Have you run the numbers on how much interest you'd save by paying 5 months faster ? Unless it's a significant amount, I'd be inclined to keep saving in your 401K. In my own experience, it's hard to restart savings once you stop automatically contributing.
@pizzadude Good call out. So I would be saving around $2800 in total interest if I paid it all five months faster. And you're 100% right, I'm more than used to the automatic contribution and turn it off and I wonder how hard it would be to turn it back on.
If the 401k has enough in it, consider taking out a 401k loan to pay off the debt, then pay off the loan while continuing to contribute to the 401k.
You would be paying it back with post tax funds, but the interest you pay on it goes back into the 401k.







Interest rates and 401k match are factors as well. 5 months is significant over a range of 15-20 months. If you have a match, I might reduce my 401k down to the match only vs maxing it out to pay off a little faster, but personally I wouldn't completely stop it and miss out on the match.













The old saying is pay yourself first. A good percentage of people that borrow on the 401k or any savings don't pay it back.
If you switch to avalanche you'll reduce the amount of interest you pay and the time it takes to pay off the debt.

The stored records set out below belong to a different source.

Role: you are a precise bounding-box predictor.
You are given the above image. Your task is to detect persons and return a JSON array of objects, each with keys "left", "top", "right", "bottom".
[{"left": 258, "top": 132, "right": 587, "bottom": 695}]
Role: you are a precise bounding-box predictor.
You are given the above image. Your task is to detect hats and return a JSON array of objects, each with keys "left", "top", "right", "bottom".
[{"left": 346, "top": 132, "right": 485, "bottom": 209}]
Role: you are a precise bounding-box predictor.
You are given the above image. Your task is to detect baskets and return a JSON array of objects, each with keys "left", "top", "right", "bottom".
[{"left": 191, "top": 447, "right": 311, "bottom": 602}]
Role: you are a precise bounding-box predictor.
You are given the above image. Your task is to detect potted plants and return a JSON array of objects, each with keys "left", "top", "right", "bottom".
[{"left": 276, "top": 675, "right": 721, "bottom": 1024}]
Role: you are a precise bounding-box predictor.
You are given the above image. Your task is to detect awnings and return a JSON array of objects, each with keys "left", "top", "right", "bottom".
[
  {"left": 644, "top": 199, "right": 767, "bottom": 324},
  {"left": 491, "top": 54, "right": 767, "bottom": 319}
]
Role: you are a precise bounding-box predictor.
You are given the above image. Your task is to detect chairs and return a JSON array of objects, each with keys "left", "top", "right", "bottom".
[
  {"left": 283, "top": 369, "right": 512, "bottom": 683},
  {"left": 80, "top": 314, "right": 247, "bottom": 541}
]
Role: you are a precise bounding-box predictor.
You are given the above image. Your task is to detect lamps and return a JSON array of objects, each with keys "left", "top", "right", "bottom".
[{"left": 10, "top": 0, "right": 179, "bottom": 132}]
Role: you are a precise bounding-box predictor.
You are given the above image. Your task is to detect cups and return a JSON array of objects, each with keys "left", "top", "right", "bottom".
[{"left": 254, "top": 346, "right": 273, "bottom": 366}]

If your debt has notably high interest rates, I would consider dropping your contributions down to the match but be diligent about returning it to max contribution after you pay off your debt. Good luck.
Hello
I personally agree. I have similarly utilized "401K funding" to payoff debt and used some as a down payment on a home purchase. Even with the employer match, please consider the growth (5-7%) that your money could be earning vs the interest (20-30%) you are paying on the debt. I felt the pinch with the aggressive 401k savings and loan payoff, yet I gained tremendously more than what the 401k yielded!
For example, I used $20k for the home downpayment which in just 3 years, the equity gained is $180k, and now I NEVER keep a balance after the closing statement dates on my credit cards; always ) interest. I save my Cashback bucks from (1 - 5%) on my credit cards as a savings as well to help stay out of debt. Tough at first but it has become "second nature" and feels great keeping my utilization quite low.
I would just go with 401k up to the employer match. You can always contribute more by Decembrer 31st if you have the funds.
@seanf12 wrote:I am currently maxing out my 401k contribution at the full, annual amount of $22,500, while also following the debt snowball method, for which I am on track to have all non-mortgage debt paid off in 20 months (while still maxing out my 401k). I was considering decreasing my 401k contributions to the same level of my employer match, and instead take those funds and put them towards the debt. If I pay those extra funds towards my debt instead of 401k, I would have all of my non-mortgage debt paid off in 15 months instead of 20. Of course, I would lose the tax advantages. What are your thoughts, is it worth getting the debt paid off 5 months faster, or should I continue with my current strategy of maxing out my 401k while still following the debt snowball and getting things paid off in 20 months? Thanks!
I'm probably in a minority but I think it's a good idea to concentrate on paying down the debt.